Marius Olsthoorn
Marius Olsthoorn

Reputation: 404

How can I set environment variables to a buffer-local scope in emacs

In Emacs, I want to vary the values of my environment variables in different buffers.

My emacs environment depends on environment variables (flymake, compile etc), however I want to be able to be able to have multiple projects open at once in one emacs session but these projects might have conflicting environments.

For example something like different INCLUDE_PATH environment variables for flymake.

Upvotes: 10

Views: 3912

Answers (5)

lawlist
lawlist

Reputation: 13457

Here is an example where I create a local process-environment without necessarily making it buffer-local. The advantage is that the settings only affect the running process and they disappear once the process ends. In this example, I set the timzezone environmental variable and call the function with (funcall my-start-process ....) and everything else is just like start-process in terms of arguments and so forth.

(let* ((my-start-process
         (lambda (name buffer program &rest program-args)
           (unless (fboundp 'make-process)
             (error "Emacs was compiled without subprocess support"))
           (let* (
               (temp (mapcar 'concat process-environment))
               (newenv
                 (cond
                   ((equal (car (cdr (current-time-zone))) "PDT")
                     (setenv-internal temp "TZ" "UTC+7" t))
                   ((equal (car (cdr (current-time-zone))) "PST")
                     (setenv-internal temp "TZ" "UTC+8" t))))
               (process-environment (or newenv temp)))
             (apply #'make-process
              (append (list :name name :buffer buffer)
              (when program
                (list :command (cons program program-args))))))))
         (proc (funcall my-start-process ...))))

Upvotes: 0

gensym
gensym

Reputation: 231

It may be possible to use dynamic binding for those variables.

Dynamic binding and Dynamic scoping are a bit hard to explain, for explanations see http://www.emacswiki.org/emacs/DynamicBindingVsLexicalBinding and http://en.wikipedia.org/wiki/Scope_(computer_science)#Dynamic_scoping.

Upvotes: 0

user4815162342
user4815162342

Reputation: 155036

You can do this by making process-environment buffer-local:

(defun setup-some-mode-env ()
  (make-local-variable 'process-environment)
  ;; inspect buffer-file-name and add stuff to process-environment as necessary
  ...)
(add-hook 'some-major-mode 'setup-some-mode-env)

A more elaborate example is this code that imports the Guile environment setup created by an external script. The script is designed to be "sourced" in the shell, but here its result gets imported into a single Emacs buffer:

(defun my-guile-setup ()
  (make-local-variable 'process-environment)
  (with-temp-buffer
    (call-process "bash" nil t nil "-c"
          "source ~/work/guileenv; env | egrep 'GUILE|LD_LIBRARY_PATH'")
    (goto-char (point-min))
    (while (not (eobp))
      (setq process-environment
        (cons (buffer-substring (point) (line-end-position))
          process-environment))
      (forward-line 1))))

(add-hook 'guile-hook 'my-guile-setup)

Upvotes: 18

Joost Diepenmaat
Joost Diepenmaat

Reputation: 17773

I put the following in .dir-locals.el at the root of the tree where I want to define some environment vars:

;; variables local to this directory and its children
((nil . ((eval . (setenv "SOME_VARIABLE" "TRUE")))))

This will warn the first time you open a file in that directory tree.
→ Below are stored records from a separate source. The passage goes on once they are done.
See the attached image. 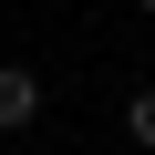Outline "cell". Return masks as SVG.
<instances>
[{"mask_svg":"<svg viewBox=\"0 0 155 155\" xmlns=\"http://www.w3.org/2000/svg\"><path fill=\"white\" fill-rule=\"evenodd\" d=\"M41 104H52V93H41V72H31V62H0V134H31Z\"/></svg>","mask_w":155,"mask_h":155,"instance_id":"1","label":"cell"},{"mask_svg":"<svg viewBox=\"0 0 155 155\" xmlns=\"http://www.w3.org/2000/svg\"><path fill=\"white\" fill-rule=\"evenodd\" d=\"M124 134L155 155V83H134V93H124Z\"/></svg>","mask_w":155,"mask_h":155,"instance_id":"2","label":"cell"},{"mask_svg":"<svg viewBox=\"0 0 155 155\" xmlns=\"http://www.w3.org/2000/svg\"><path fill=\"white\" fill-rule=\"evenodd\" d=\"M134 11H145V21H155V0H134Z\"/></svg>","mask_w":155,"mask_h":155,"instance_id":"3","label":"cell"}]
</instances>
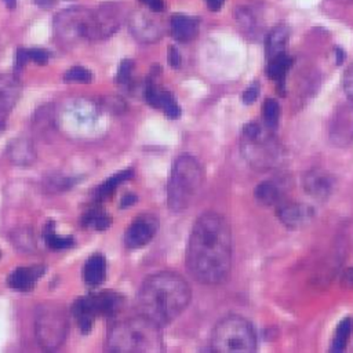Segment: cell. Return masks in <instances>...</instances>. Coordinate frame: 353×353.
<instances>
[{
	"instance_id": "obj_1",
	"label": "cell",
	"mask_w": 353,
	"mask_h": 353,
	"mask_svg": "<svg viewBox=\"0 0 353 353\" xmlns=\"http://www.w3.org/2000/svg\"><path fill=\"white\" fill-rule=\"evenodd\" d=\"M186 269L199 283H223L232 266V232L228 221L216 212L201 214L194 222L186 247Z\"/></svg>"
},
{
	"instance_id": "obj_2",
	"label": "cell",
	"mask_w": 353,
	"mask_h": 353,
	"mask_svg": "<svg viewBox=\"0 0 353 353\" xmlns=\"http://www.w3.org/2000/svg\"><path fill=\"white\" fill-rule=\"evenodd\" d=\"M190 287L172 272L149 276L138 292L139 314L163 327L172 323L190 302Z\"/></svg>"
},
{
	"instance_id": "obj_3",
	"label": "cell",
	"mask_w": 353,
	"mask_h": 353,
	"mask_svg": "<svg viewBox=\"0 0 353 353\" xmlns=\"http://www.w3.org/2000/svg\"><path fill=\"white\" fill-rule=\"evenodd\" d=\"M119 4H103L95 10L70 8L58 14L55 29L63 41L87 39L99 40L114 33L121 22Z\"/></svg>"
},
{
	"instance_id": "obj_4",
	"label": "cell",
	"mask_w": 353,
	"mask_h": 353,
	"mask_svg": "<svg viewBox=\"0 0 353 353\" xmlns=\"http://www.w3.org/2000/svg\"><path fill=\"white\" fill-rule=\"evenodd\" d=\"M110 352L154 353L164 349L161 327L142 314L116 323L106 339Z\"/></svg>"
},
{
	"instance_id": "obj_5",
	"label": "cell",
	"mask_w": 353,
	"mask_h": 353,
	"mask_svg": "<svg viewBox=\"0 0 353 353\" xmlns=\"http://www.w3.org/2000/svg\"><path fill=\"white\" fill-rule=\"evenodd\" d=\"M204 182L201 164L189 154H181L172 164L168 185L167 203L174 212L189 208L199 196Z\"/></svg>"
},
{
	"instance_id": "obj_6",
	"label": "cell",
	"mask_w": 353,
	"mask_h": 353,
	"mask_svg": "<svg viewBox=\"0 0 353 353\" xmlns=\"http://www.w3.org/2000/svg\"><path fill=\"white\" fill-rule=\"evenodd\" d=\"M211 347L222 353L254 352L256 349V335L248 320L232 314L222 319L214 327Z\"/></svg>"
},
{
	"instance_id": "obj_7",
	"label": "cell",
	"mask_w": 353,
	"mask_h": 353,
	"mask_svg": "<svg viewBox=\"0 0 353 353\" xmlns=\"http://www.w3.org/2000/svg\"><path fill=\"white\" fill-rule=\"evenodd\" d=\"M123 298L112 291L80 296L73 302L72 314L83 334L91 331L98 317H113L121 307Z\"/></svg>"
},
{
	"instance_id": "obj_8",
	"label": "cell",
	"mask_w": 353,
	"mask_h": 353,
	"mask_svg": "<svg viewBox=\"0 0 353 353\" xmlns=\"http://www.w3.org/2000/svg\"><path fill=\"white\" fill-rule=\"evenodd\" d=\"M68 316L57 305H44L39 307L34 320L36 338L44 350L58 349L68 335Z\"/></svg>"
},
{
	"instance_id": "obj_9",
	"label": "cell",
	"mask_w": 353,
	"mask_h": 353,
	"mask_svg": "<svg viewBox=\"0 0 353 353\" xmlns=\"http://www.w3.org/2000/svg\"><path fill=\"white\" fill-rule=\"evenodd\" d=\"M157 230V221L150 215H141L134 219L125 230L124 243L128 248H141L152 241Z\"/></svg>"
},
{
	"instance_id": "obj_10",
	"label": "cell",
	"mask_w": 353,
	"mask_h": 353,
	"mask_svg": "<svg viewBox=\"0 0 353 353\" xmlns=\"http://www.w3.org/2000/svg\"><path fill=\"white\" fill-rule=\"evenodd\" d=\"M330 137L335 145H349L353 141V106L346 105L335 112Z\"/></svg>"
},
{
	"instance_id": "obj_11",
	"label": "cell",
	"mask_w": 353,
	"mask_h": 353,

After you accept, the given environment var will be defined for each buffer you open there.

Upvotes: 2

Lindydancer
Lindydancer

Reputation: 26104

One solution would be to temporary change the environment when you spawn an external command. The command will inherit the current environment. Remember that Emacs is a single-treaded application, so we don't have to worry about race conditions etc.

You can pick one of two ways of doing this:

1) Write you own functions like my-compile that changes the environment temporarily and calls the normal compile command.

2) Modify the low-level process functions and ensure that they modify the environment accordingly. Typically, you can do this with defadvice.